* **DIRECTION**: Set out every line of the records below as a numbered list, leaving out the blank lines.

— start of RECORDED DATA —

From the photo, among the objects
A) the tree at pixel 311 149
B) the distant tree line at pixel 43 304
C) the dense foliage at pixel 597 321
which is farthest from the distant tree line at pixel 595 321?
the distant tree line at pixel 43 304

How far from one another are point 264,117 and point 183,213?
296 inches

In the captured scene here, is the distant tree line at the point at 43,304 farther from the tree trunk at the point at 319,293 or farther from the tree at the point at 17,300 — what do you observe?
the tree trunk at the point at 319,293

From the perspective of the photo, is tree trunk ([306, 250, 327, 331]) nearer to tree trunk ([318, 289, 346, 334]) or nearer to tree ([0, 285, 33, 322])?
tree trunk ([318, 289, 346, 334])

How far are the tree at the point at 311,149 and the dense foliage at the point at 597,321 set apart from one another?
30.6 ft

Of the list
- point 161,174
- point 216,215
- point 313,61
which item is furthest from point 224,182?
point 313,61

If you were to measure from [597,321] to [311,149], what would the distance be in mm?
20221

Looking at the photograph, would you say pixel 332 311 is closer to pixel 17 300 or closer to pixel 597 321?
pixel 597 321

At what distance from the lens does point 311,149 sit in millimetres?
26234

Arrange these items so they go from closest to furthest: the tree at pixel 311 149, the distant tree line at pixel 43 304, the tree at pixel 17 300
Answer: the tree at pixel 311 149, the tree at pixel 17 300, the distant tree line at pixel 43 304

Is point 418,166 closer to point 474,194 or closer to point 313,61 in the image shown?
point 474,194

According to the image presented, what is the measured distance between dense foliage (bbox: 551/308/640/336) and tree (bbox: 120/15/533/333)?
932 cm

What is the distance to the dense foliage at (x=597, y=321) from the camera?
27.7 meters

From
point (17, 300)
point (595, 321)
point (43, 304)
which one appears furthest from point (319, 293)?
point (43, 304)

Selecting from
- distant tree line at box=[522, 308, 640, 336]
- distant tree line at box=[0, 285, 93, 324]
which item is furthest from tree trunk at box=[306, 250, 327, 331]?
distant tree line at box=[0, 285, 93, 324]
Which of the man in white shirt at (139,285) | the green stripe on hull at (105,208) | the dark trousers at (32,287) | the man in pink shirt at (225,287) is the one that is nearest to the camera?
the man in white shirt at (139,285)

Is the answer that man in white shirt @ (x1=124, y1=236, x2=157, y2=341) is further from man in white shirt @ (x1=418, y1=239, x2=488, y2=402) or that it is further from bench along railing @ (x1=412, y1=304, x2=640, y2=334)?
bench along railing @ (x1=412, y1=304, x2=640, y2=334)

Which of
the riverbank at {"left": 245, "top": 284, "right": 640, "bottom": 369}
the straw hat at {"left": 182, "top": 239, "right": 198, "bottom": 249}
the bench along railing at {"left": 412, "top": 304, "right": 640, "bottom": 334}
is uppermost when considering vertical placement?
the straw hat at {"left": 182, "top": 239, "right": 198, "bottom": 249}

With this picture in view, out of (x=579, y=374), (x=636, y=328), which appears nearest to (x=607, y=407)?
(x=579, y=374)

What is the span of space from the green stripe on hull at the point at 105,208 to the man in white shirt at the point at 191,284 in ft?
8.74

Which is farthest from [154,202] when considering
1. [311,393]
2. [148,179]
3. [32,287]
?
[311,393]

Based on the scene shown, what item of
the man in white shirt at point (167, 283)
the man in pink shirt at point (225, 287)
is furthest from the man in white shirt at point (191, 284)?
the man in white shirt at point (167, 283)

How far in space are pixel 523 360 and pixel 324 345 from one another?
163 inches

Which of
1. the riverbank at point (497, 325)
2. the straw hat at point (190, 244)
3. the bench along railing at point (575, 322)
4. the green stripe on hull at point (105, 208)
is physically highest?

— end of RECORDED DATA —

* **RESPONSE BELOW**:
1. From the photo, among the objects
2. A) the tree at pixel 311 149
3. B) the distant tree line at pixel 43 304
4. C) the dense foliage at pixel 597 321
5. which is farthest from the distant tree line at pixel 595 321?
6. the distant tree line at pixel 43 304
7. How far from one another are point 264,117 and point 183,213?
8. 296 inches
9. In the captured scene here, is the distant tree line at the point at 43,304 farther from the tree trunk at the point at 319,293 or farther from the tree at the point at 17,300 — what do you observe?
10. the tree trunk at the point at 319,293
11. From the perspective of the photo, is tree trunk ([306, 250, 327, 331]) nearer to tree trunk ([318, 289, 346, 334]) or nearer to tree ([0, 285, 33, 322])?
12. tree trunk ([318, 289, 346, 334])
13. How far are the tree at the point at 311,149 and the dense foliage at the point at 597,321 set apart from one another?
14. 30.6 ft
15. Of the list
16. - point 161,174
17. - point 216,215
18. - point 313,61
19. which item is furthest from point 224,182?
20. point 313,61
21. If you were to measure from [597,321] to [311,149], what would the distance be in mm?
22. 20221
23. Looking at the photograph, would you say pixel 332 311 is closer to pixel 17 300 or closer to pixel 597 321?
24. pixel 597 321
25. At what distance from the lens does point 311,149 sit in millimetres?
26. 26234
27. Arrange these items so they go from closest to furthest: the tree at pixel 311 149, the distant tree line at pixel 43 304, the tree at pixel 17 300
28. Answer: the tree at pixel 311 149, the tree at pixel 17 300, the distant tree line at pixel 43 304
29. Is point 418,166 closer to point 474,194 or closer to point 313,61 in the image shown?
30. point 474,194
31. According to the image presented, what is the measured distance between dense foliage (bbox: 551/308/640/336) and tree (bbox: 120/15/533/333)?
32. 932 cm
33. What is the distance to the dense foliage at (x=597, y=321) from the camera?
34. 27.7 meters
35. From
36. point (17, 300)
37. point (595, 321)
38. point (43, 304)
39. which one appears furthest from point (319, 293)?
40. point (43, 304)
41. Selecting from
42. - distant tree line at box=[522, 308, 640, 336]
43. - distant tree line at box=[0, 285, 93, 324]
44. which item is furthest from tree trunk at box=[306, 250, 327, 331]?
45. distant tree line at box=[0, 285, 93, 324]
46. Which of the man in white shirt at (139,285) | the green stripe on hull at (105,208) | the dark trousers at (32,287) | the man in pink shirt at (225,287) is the one that is nearest to the camera?
47. the man in white shirt at (139,285)
48. Is the answer that man in white shirt @ (x1=124, y1=236, x2=157, y2=341) is further from man in white shirt @ (x1=418, y1=239, x2=488, y2=402) or that it is further from bench along railing @ (x1=412, y1=304, x2=640, y2=334)?
49. bench along railing @ (x1=412, y1=304, x2=640, y2=334)
50. Which of
51. the riverbank at {"left": 245, "top": 284, "right": 640, "bottom": 369}
52. the straw hat at {"left": 182, "top": 239, "right": 198, "bottom": 249}
53. the bench along railing at {"left": 412, "top": 304, "right": 640, "bottom": 334}
54. is uppermost when considering vertical placement?
55. the straw hat at {"left": 182, "top": 239, "right": 198, "bottom": 249}
56. With this picture in view, out of (x=579, y=374), (x=636, y=328), which appears nearest to (x=607, y=407)?
57. (x=579, y=374)
58. What is the span of space from the green stripe on hull at the point at 105,208 to the man in white shirt at the point at 191,284 in ft?
59. 8.74
60. Which is farthest from [154,202] when considering
61. 1. [311,393]
62. 2. [148,179]
63. 3. [32,287]
64. ?
65. [311,393]
66. Based on the scene shown, what item of
67. the man in white shirt at point (167, 283)
68. the man in pink shirt at point (225, 287)
69. is furthest from the man in white shirt at point (191, 284)?
70. the man in white shirt at point (167, 283)
71. How far in space are pixel 523 360 and pixel 324 345 from one another?
72. 163 inches
73. Which of
74. 1. the riverbank at point (497, 325)
75. 2. the straw hat at point (190, 244)
76. 3. the bench along railing at point (575, 322)
77. 4. the green stripe on hull at point (105, 208)
78. is physically highest?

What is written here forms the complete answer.